§ REQUIREMENT
All lines of the entries with "sich" in them must be listed.

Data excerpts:
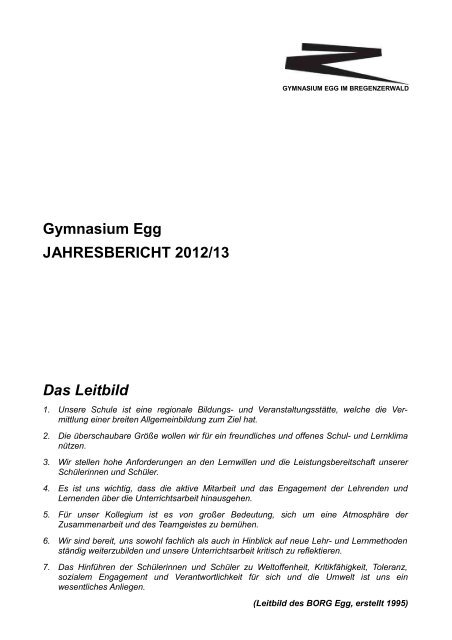 GYMNASIUM EGG IM BREGENZERWALD

Gymnasium Egg
JAHRESBERICHT 2012/13

Das Leitbild

1. Unsere Schule ist eine regionale Bildungs- und Veranstaltungsstätte, welche die Vermittlung einer breiten Allgemeinbildung zum Ziel hat.

2. Die überschaubare Größe wollen wir für ein freundliches und offenes Schul- und Lernklima nützen.

3. Wir stellen hohe Anforderungen an den Lernwillen und die Leistungsbereitschaft unserer Schülerinnen und Schüler.

4. Es ist uns wichtig, dass die aktive Mitarbeit und das Engagement der Lehrenden und Lernenden über die Unterrichtsarbeit hinausgehen.

5. Für unser Kollegium ist es von großer Bedeutung, sich um eine Atmosphäre der Zusammenarbeit und des Teamgeistes zu bemühen.

6. Wir sind bereit, uns sowohl fachlich als auch in Hinblick auf neue Lehr- und Lernmethoden ständig weiterzubilden und unsere Unterrichtsarbeit kritisch zu reflektieren.

7. Das Hinführen der Schülerinnen und Schüler zu Weltoffenheit, Kritikfähigkeit, Toleranz, sozialem Engagement und Verantwortlichkeit für sich und die Umwelt ist uns ein wesentliches Anliegen.

(Leitbild des BORG Egg, erstellt 1995)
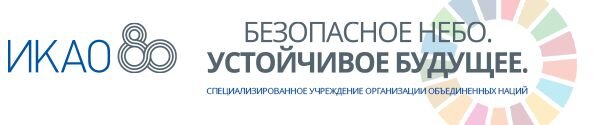 ИКАО 80

БЕЗОПАСНОЕ НЕБО.
УСТОЙЧИВОЕ БУДУЩЕЕ.

СПЕЦИАЛИЗИРОВАННОЕ УЧРЕЖДЕНИЕ ОРГАНИЗАЦИИ ОБЪЕДИНЕННЫХ НАЦИЙ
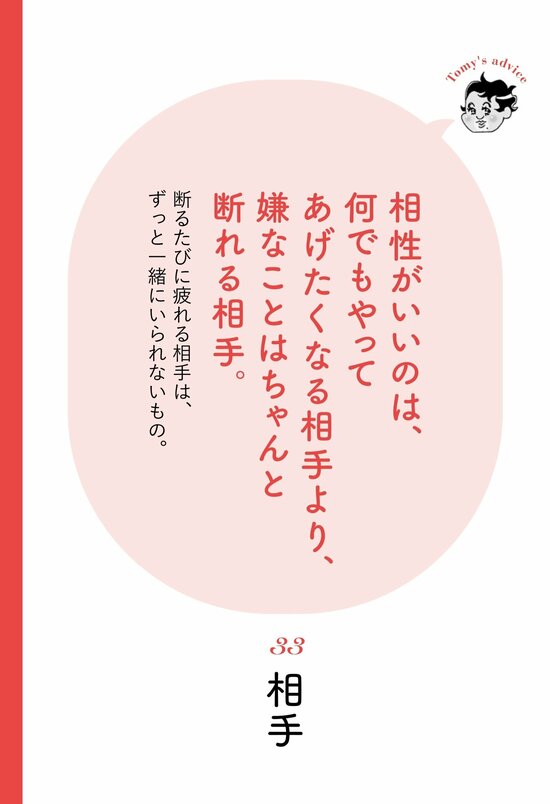 Tomy's advice

相性がいいのは、
何でもやって
あげたくなる相手より、
嫌なことはちゃんと
断れる相手。

断るたびに疲れる相手は、
ずっと一緒にいられないもの。

33

相手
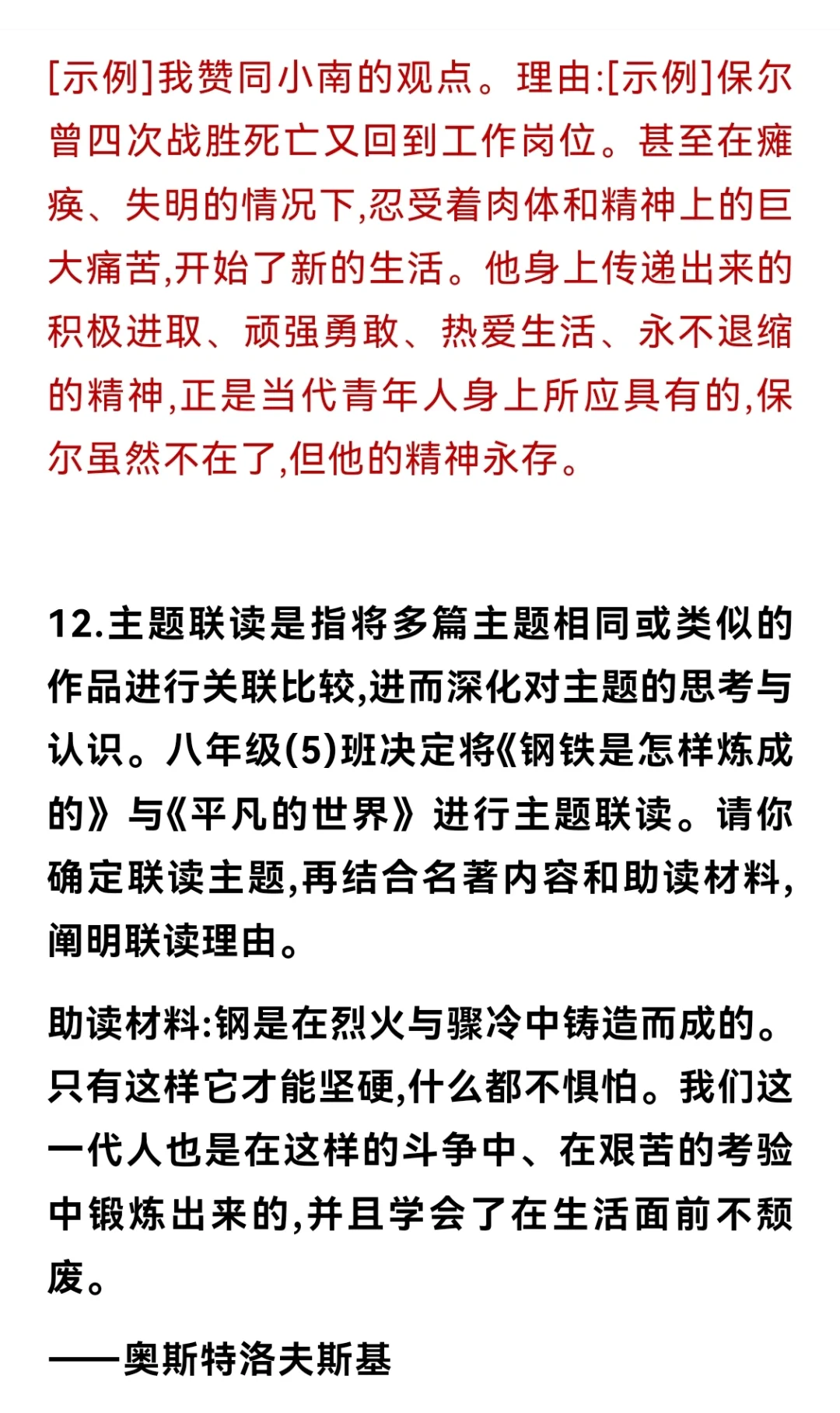 [示例]我赞同小南的观点。理由:[示例]保尔曾四次战胜死亡又回到工作岗位。甚至在瘫痪、失明的情况下,忍受着肉体和精神上的巨大痛苦,开始了新的生活。他身上传递出来的积极进取、顽强勇敢、热爱生活、永不退缩的精神,正是当代青年人身上所应具有的,保尔虽然不在了,但他的精神永存。

12.主题联读是指将多篇主题相同或类似的作品进行关联比较,进而深化对主题的思考与认识。八年级(5)班决定将《钢铁是怎样炼成的》与《平凡的世界》进行主题联读。请你确定联读主题,再结合名著内容和助读材料,阐明联读理由。

助读材料:钢是在烈火与骤冷中铸造而成的。只有这样它才能坚硬,什么都不惧怕。我们这一代人也是在这样的斗争中、在艰苦的考验中锻炼出来的,并且学会了在生活面前不颓废。

——奥斯特洛夫斯基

§ RESPONSE BOX
5. Für unser Kollegium ist es von großer Bedeutung, sich um eine Atmosphäre der Zusammenarbeit und des Teamgeistes zu bemühen.
7. Das Hinführen der Schülerinnen und Schüler zu Weltoffenheit, Kritikfähigkeit, Toleranz, sozialem Engagement und Verantwortlichkeit für sich und die Umwelt ist uns ein wesentliches Anliegen.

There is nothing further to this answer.